Pick up the forum thread about the furnace camstat and its fan setting at its last line, and keep writing it.

**Extracted text:**
--------------------------------------------------

I have a heat pump on this furnace as well, the thermostat seems to control the camstat. I dont think the camstat is turning on the fan by temp. I had the thermostat turned off and jumped the furnace terminals to light it. I let it run for 5 minutes and the blower didnt.come on. Once i turned on the thermosstat and cranked the temp up the blower kicked on with the heat pump. The furnace itself has not run yet. The fan differential knob is really throwing me for a loop, i cant find anything on the net that tells me what it does, or how to set it. It has off, low, A, B, C, and hi. The old switch was really straight forward in how it operated. Sorry im such a novice when it comes to this section of the furnace, and i appreciate all your patience with me!


----------



## beenthere (Oct 11, 2008)

On that camstat, you set the off temp, and then set the diff for your on temp. So if off is 90, a diff of 25 will bring the fan on at 115.

Jumper across terminals 2 and 4. The blower should come on.


----------



## Cysnake (Apr 17, 2012)

Ok, my off temp is 90 and i set the diff to "B" cause its in the middle. Eveything seems to work except when the furnace.turns off, so does.the blower. The blower should run for a few.minutes after the furnace shuts off. I just set the diff to B so im checking to.see if that has an effect


----------



## beenthere (Oct 11, 2008)

Do you have the black wire on 2 and 6, the fan of 4, and the burner on 5.


----------



## Cysnake (Apr 17, 2012)

Yep, thats the way i wired it. Even with the thermostat off, i was able to jump #2 and #4 together and the fan would run, Just cant seem to get it to start on its own via furnace temp. I did have to mount the camstat sideways into the pre existing hole for the old one, but that shouldnt have an effect on it, would it? heres a pic, the brown is connected to the black power wire. Sorry so blurry, couldnt get a good pic this morning and was rushed before work. Red is fan and yellow is furnace.


----------



## hvac5646 (May 1, 2011)

heat assisted cam-stat....takes 24 volts from a gas valve.


----------



## beenthere (Oct 11, 2008)

Just curious. When the old fan limit worked. How long did the furnace run before the fan came on? I have my oil furnae down fired really low, so it takes almost 10 minutes fr it to come on when I first come home and its been off all day(my basement gets really cold then). On average i would say it takes 7 to 10 minutes before my fan comes on. 

Run your furnace again, and check how hot the supply plenum is or isn't after 5 minutes, then 7 minutes then 10. If it is real hot, the cam stat may be defective, if not real hot, then its just going to take it how ever long to start the fan.


----------



## hvac5646 (May 1, 2011)

Don't do oil but based on what has been posted, the heat assist feature of Com Stat should be used.


----------



## how (Feb 26, 2011)

--------------------------------------------------

**Source information:**
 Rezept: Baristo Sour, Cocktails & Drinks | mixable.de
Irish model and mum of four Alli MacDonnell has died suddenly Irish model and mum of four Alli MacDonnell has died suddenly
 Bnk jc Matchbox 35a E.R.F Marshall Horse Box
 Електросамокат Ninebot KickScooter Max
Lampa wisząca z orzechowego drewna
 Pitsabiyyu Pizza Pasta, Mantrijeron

--------------------------------------------------

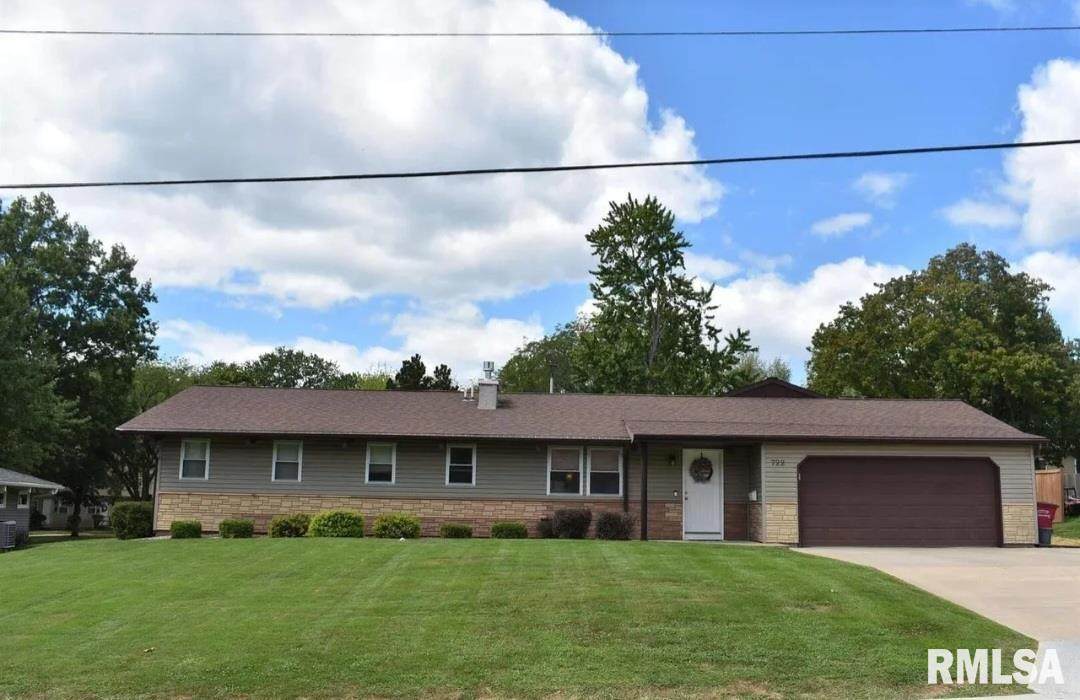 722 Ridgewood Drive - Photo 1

--------------------------------------------------

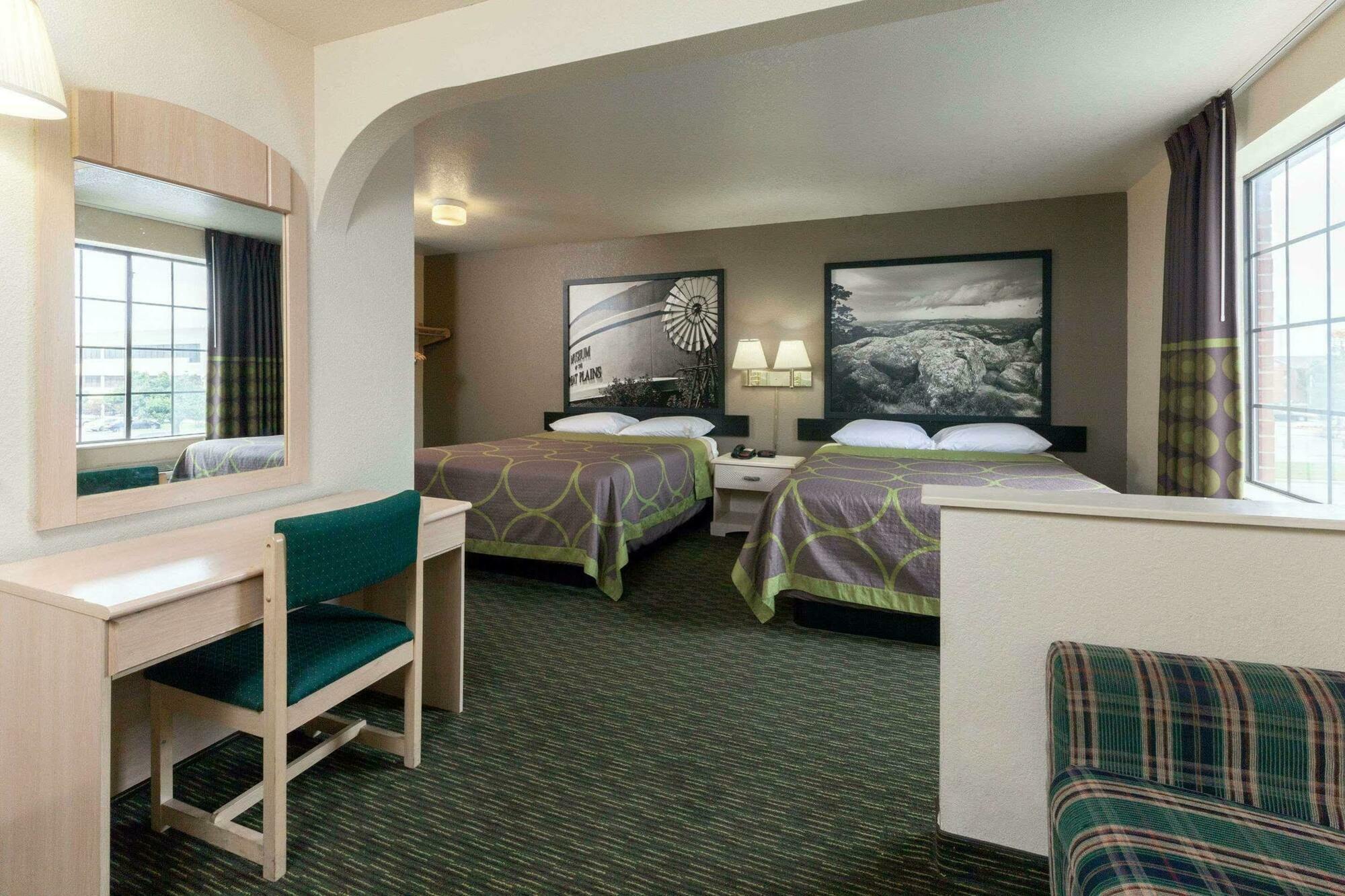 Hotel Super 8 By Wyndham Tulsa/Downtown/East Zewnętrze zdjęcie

--------------------------------------------------

**Answer for this exercise:**
Hey HVAC6546
Any cam stat fan/limit control with heat assist that I've seen requires 6 terminals to work? I only see 4 on the pic?

I'd also like to see a clearer picture that shows the designation marks of the terminals just to ensure it's been connected up properly. 
Can you turn the temp adjustment down low enough to get the blower to engage with a 8 min heat run?? Try setting the "diff" to low or "A" to help.


----------



## hvac5646 (May 1, 2011)

how said:


> Hey HVAC6546
> Any cam stat fan/limit control with heat assist that I've seen requires 6 terminals to work? I only see 4 on the pic?
> 
> I'd also like to see a clearer picture that shows the designation marks of the terminals just to ensure it's been connected up properly.
> Can you turn the temp adjustment down low enough to get the blower to engage with a 8 min heat run?? Try setting the "diff" to low or "A" to help.


I could not tell from the pic either...was just saying he should use the Cam Stat with heat assist.


----------



## hvac5646 (May 1, 2011)

this is fan only.


----------



## how (Feb 26, 2011)

Hey HVAC5646
Not sure what you mean with the photo.

The Cam-stat Fal3c 05td-120 that the op listed is a combination fan & limit control although I do have 5" versions of it in my truck with an additional preheater. Usually reserved for counter flows that need an earlier blower start than conventional fan/limits can provide.


----------



## Cysnake (Apr 17, 2012)

Ill give it a shot tonight, ill se it to low and let the furnace run, i think its not getting hot enought where the switch is to kick it on. The old switch has those half loop bars on the end that you can see in the pics, im thinking they were up high enough to go over the metal guard by the heat exchanger, the camstat goes straight in and does not go above it.


----------



## ron2014 (Feb 16, 2014)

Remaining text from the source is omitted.